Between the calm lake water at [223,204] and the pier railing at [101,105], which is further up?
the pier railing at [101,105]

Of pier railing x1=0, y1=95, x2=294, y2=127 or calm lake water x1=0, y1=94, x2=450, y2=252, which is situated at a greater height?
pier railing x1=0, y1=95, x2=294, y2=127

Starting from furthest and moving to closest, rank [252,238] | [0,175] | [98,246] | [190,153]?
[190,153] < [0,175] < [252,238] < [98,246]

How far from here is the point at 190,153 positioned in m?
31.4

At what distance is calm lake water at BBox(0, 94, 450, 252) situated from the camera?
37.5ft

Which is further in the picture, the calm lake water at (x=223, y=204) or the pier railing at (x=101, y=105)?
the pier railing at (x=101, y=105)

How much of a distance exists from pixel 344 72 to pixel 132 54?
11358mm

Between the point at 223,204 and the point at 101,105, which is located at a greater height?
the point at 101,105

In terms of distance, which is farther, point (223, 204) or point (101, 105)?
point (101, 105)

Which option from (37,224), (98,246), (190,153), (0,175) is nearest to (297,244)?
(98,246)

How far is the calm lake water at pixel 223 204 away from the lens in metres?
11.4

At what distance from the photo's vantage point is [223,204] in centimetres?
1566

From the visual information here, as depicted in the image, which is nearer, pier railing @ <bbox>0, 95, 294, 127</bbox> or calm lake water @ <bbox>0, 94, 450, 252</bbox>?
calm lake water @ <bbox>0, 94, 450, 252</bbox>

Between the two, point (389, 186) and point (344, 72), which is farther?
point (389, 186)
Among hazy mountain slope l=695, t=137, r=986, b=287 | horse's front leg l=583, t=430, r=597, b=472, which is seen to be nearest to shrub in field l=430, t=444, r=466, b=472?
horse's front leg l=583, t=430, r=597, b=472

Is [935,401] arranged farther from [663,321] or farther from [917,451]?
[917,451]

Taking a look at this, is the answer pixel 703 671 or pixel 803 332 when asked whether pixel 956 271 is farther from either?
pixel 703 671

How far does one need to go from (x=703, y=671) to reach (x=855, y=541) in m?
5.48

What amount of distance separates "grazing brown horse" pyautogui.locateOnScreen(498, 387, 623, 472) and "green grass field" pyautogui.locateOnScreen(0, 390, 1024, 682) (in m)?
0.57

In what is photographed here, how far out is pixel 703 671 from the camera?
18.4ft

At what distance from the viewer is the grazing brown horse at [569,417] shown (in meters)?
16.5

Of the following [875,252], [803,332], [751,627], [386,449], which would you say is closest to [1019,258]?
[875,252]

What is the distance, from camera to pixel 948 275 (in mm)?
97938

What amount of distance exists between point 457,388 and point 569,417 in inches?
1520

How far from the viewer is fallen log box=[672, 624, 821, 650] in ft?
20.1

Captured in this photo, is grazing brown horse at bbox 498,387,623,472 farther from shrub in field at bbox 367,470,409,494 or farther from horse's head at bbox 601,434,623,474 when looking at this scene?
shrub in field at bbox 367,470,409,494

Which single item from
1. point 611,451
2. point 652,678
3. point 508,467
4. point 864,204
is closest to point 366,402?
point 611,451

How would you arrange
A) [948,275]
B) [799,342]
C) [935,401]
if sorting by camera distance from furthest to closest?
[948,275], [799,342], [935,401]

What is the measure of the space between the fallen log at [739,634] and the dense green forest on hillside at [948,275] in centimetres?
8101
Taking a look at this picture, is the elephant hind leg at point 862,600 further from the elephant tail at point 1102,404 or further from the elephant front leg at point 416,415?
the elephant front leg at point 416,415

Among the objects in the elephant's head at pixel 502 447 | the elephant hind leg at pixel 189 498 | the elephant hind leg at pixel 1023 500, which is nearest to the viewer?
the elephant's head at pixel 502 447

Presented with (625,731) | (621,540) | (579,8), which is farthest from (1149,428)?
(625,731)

■ ■ ■ ■

* **Task brief**
Reproduce all of the material above verbatim, line for line.

* **Response below**
Between the calm lake water at [223,204] and the pier railing at [101,105], which is further up?
the pier railing at [101,105]

Of pier railing x1=0, y1=95, x2=294, y2=127 or calm lake water x1=0, y1=94, x2=450, y2=252, which is situated at a greater height?
pier railing x1=0, y1=95, x2=294, y2=127

Starting from furthest and moving to closest, rank [252,238] | [0,175] | [98,246] | [190,153]?
[190,153] < [0,175] < [252,238] < [98,246]

How far from here is the point at 190,153 positioned in m?
31.4

At what distance is calm lake water at BBox(0, 94, 450, 252) situated from the camera?
37.5ft

Which is further in the picture, the calm lake water at (x=223, y=204) or the pier railing at (x=101, y=105)?
the pier railing at (x=101, y=105)

How much of a distance exists from pixel 344 72 to pixel 132 54?
11358mm

Between the point at 223,204 and the point at 101,105, which is located at a greater height?
the point at 101,105

In terms of distance, which is farther, point (223, 204) or point (101, 105)?
point (101, 105)

Which option from (37,224), (98,246), (190,153), (0,175) is nearest to (297,244)?
(98,246)

How far is the calm lake water at pixel 223 204 away from the lens in metres?
11.4

At what distance from the photo's vantage point is [223,204] in centimetres?
1566

From the visual information here, as depicted in the image, which is nearer, pier railing @ <bbox>0, 95, 294, 127</bbox> or calm lake water @ <bbox>0, 94, 450, 252</bbox>?
calm lake water @ <bbox>0, 94, 450, 252</bbox>

Between the two, point (389, 186) and point (344, 72), which is farther?
point (389, 186)
Among hazy mountain slope l=695, t=137, r=986, b=287 | horse's front leg l=583, t=430, r=597, b=472, which is seen to be nearest to shrub in field l=430, t=444, r=466, b=472?
horse's front leg l=583, t=430, r=597, b=472

Is [935,401] arranged farther from [663,321] or farther from [917,451]?
[917,451]

Taking a look at this, is the answer pixel 703 671 or pixel 803 332 when asked whether pixel 956 271 is farther from either?
pixel 703 671

How far does one need to go from (x=703, y=671) to reach (x=855, y=541) in m?
5.48

What amount of distance separates "grazing brown horse" pyautogui.locateOnScreen(498, 387, 623, 472) and "green grass field" pyautogui.locateOnScreen(0, 390, 1024, 682) (in m)?
0.57

In what is photographed here, how far out is pixel 703 671 from the camera?
18.4ft

At what distance from the viewer is the grazing brown horse at [569,417] shown (in meters)?
16.5

Of the following [875,252], [803,332], [751,627], [386,449], which would you say is closest to [1019,258]?
[875,252]

What is the distance, from camera to pixel 948 275 (in mm)?
97938

What amount of distance exists between point 457,388 and point 569,417 in inches?
1520

How far from the viewer is fallen log box=[672, 624, 821, 650] in ft?
20.1

Captured in this photo, is grazing brown horse at bbox 498,387,623,472 farther from shrub in field at bbox 367,470,409,494 or farther from horse's head at bbox 601,434,623,474 when looking at this scene?
shrub in field at bbox 367,470,409,494

Which single item from
1. point 611,451
2. point 652,678
3. point 508,467
4. point 864,204
is closest to point 366,402?
point 611,451

How would you arrange
A) [948,275]
B) [799,342]
C) [935,401]
if sorting by camera distance from furthest to closest?
[948,275], [799,342], [935,401]

What is the measure of the space between the fallen log at [739,634] and the dense green forest on hillside at [948,275] in centimetres?
8101
Taking a look at this picture, is the elephant hind leg at point 862,600 further from the elephant tail at point 1102,404 or further from the elephant front leg at point 416,415?
the elephant front leg at point 416,415

Among the objects in the elephant's head at pixel 502 447 | the elephant hind leg at pixel 189 498 | the elephant hind leg at pixel 1023 500, which is nearest to the viewer?
the elephant's head at pixel 502 447

Presented with (625,731) | (621,540) | (579,8), which is farthest from (1149,428)?
(625,731)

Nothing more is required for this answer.